What the physicians say

In their compliance dispute filings, physicians claim the Alabama Blues:

  • Failed to give doctors sufficient notice of substantial changes it had planned for its fee schedule in the coming months. The company initially planned to roll out new payment rates and rules starting Dec. 1. (The company announced Nov. 3 that it would delay implementing changes until no later than July 2010.)
  • Never formed a specialty physicians' advisory committee required by the settlement agreement.
  • Has not paid for claims that included Current Procedural Terminology modifiers 25 and 59.

The plan was allowed to exempt a limited number of coding combinations with the 25 and 59 modifiers and list those online, but instead listed essentially all possible combinations, doctors claim.

Not every dispute filed included all three major complaints, but all included one or more of those elements, Winegard said.

She said her initial review of the complaints indicate they are well-founded. "It is my job first to look at compliance disputes when they come in and determine whether they actually are valid disputes," Winegard said. "This clearly is."

Alabama Blues spokeswoman Koko Mackin said the company is aware of the complaints.
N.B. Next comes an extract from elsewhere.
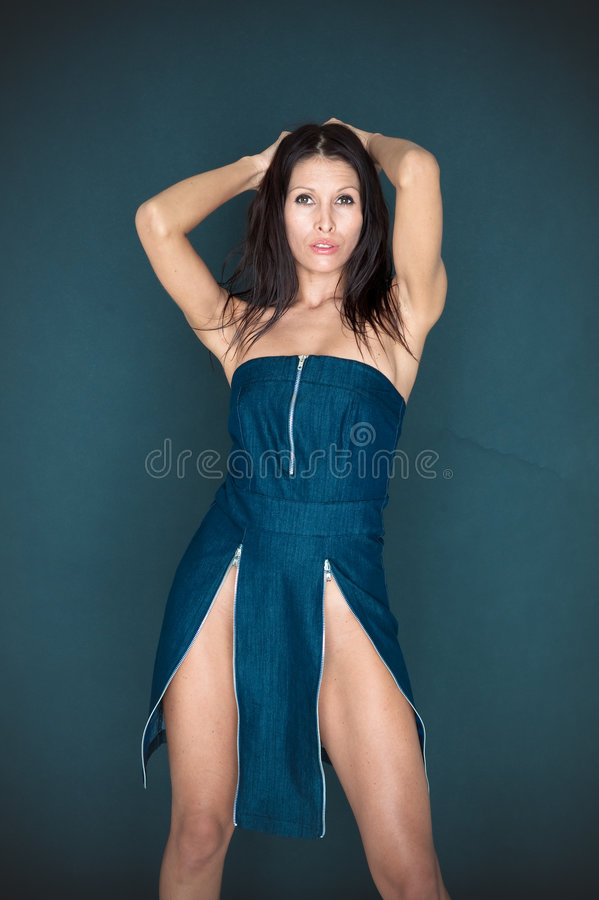 Woman. A woman posing in a glamorous blue dress royalty free stock images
But Mackin added that she had not seen them and thus could not address the specific allegations.

"We have been complying with the Love settlement, adhering to the terms of that settlement since it was approved by the court in [April] 2007," Mackin said.

Winegard said she will try to work out a solution informally with the Alabama Blues. If that fails, the matter will go before a court-approved compliance dispute officer.
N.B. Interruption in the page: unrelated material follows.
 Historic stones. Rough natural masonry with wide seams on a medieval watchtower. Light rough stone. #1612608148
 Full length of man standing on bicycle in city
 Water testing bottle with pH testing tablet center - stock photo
Even if the physicians prevail, it won't necessarily fix some of the problems with the new fee schedule, said Jorge Alsip, MD, an emergency physician who practices in Daphne, Ala.

"We realize that at the end of the day Blue Cross can still make the same changes," he said. "They could restart the clock, have this committee, and say, 'Here are the changes we're making; you may not like it.' "

According to the American Medical Association's most recent report tracking insurance company market share, the Alabama Blues plan holds 89% of the combined market for PPO and HMO insurance.

That makes the Alabama Blues the most dominant single-state health insurer among the states in the report.

The Alabama Blues is not the first plan to be a subject of complaints under the settlement. In August, a mediator ruled that Independence Blue Cross of Pennsylvania was in violation when it tried to collect what the plan called overpayments to surgeons. The mediator said Independence could not collect payments made to physicians before October 2007.